Machine learning models are increasingly being used in healthcare settings to predict patient outcomes and identify critical health conditions. However, a recent study from Virginia Tech has revealed that these models are falling short when it comes to detecting key health deteriorations.
Published in Communications Medicine, the study found that machine learning models for in-hospital mortality prediction are failing to recognize 66% of injuries. This means that these models are not able to accurately predict the likelihood of a patient dying in the hospital, which is crucial information for healthcare providers.
Lead researcher Danfeng “Daphne” Yao, a professor in the Department of Computer Science at Virginia Tech, emphasized the importance of accurate predictions in healthcare. “Predictions are only valuable if they can accurately recognize critical patient conditions and alert doctors promptly,” Yao said. “Our study found serious deficiencies in the responsiveness of current machine learning models.”
To conduct the research, Yao and her team collaborated with computer science Ph.D. student Tanmoy Sarkar Pias and other researchers. They developed new testing approaches to evaluate the performance of machine learning models in responding to critical or deteriorating health conditions.
The team found that patient data alone is not sufficient to teach models how to determine future health risks.

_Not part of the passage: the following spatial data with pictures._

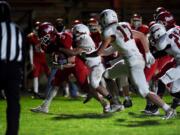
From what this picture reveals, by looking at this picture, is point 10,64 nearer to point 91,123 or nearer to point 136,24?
point 91,123

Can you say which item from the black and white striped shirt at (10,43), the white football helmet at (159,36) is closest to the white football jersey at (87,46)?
the white football helmet at (159,36)

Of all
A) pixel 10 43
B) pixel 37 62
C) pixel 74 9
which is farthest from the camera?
pixel 74 9

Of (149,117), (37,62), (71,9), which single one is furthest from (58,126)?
(71,9)

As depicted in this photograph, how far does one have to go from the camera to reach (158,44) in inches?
373

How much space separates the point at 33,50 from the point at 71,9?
4.65 meters

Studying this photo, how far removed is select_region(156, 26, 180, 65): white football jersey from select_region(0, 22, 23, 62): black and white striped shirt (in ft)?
10.1

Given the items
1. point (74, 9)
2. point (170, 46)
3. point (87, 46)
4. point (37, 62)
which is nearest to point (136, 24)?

By calibrating these models with “test patients,” they were able to reveal the true abilities and limitations of the models. This included using techniques like gradient ascent methods and neural activation maps to assess how well the models react to worsening patient conditions.
In addition to in-hospital mortality prediction, the study also evaluated the responsiveness of machine learning models for breast and lung cancer prognosis. The results showed that these models were also failing to generate adequate risk scores for all test cases.
Yao emphasized the need for incorporating medical knowledge into clinical machine learning models to improve their accuracy and effectiveness. She also highlighted the importance of diversifying training data and leveraging synthetic samples to enhance prediction fairness for minority patients.
Moving forward, Yao’s group is actively testing other medical models, including large language models, for their safety and efficacy in time-sensitive clinical tasks like sepsis detection. The goal is to ensure that these AI models are transparent, objective, and capable of protecting people’s lives.
The findings of this study have significant implications for the future of healthcare research using machine learning and artificial intelligence. By addressing the deficiencies in current models, researchers can improve the accuracy and reliability of predictive tools for healthcare providers and ultimately improve patient outcomes.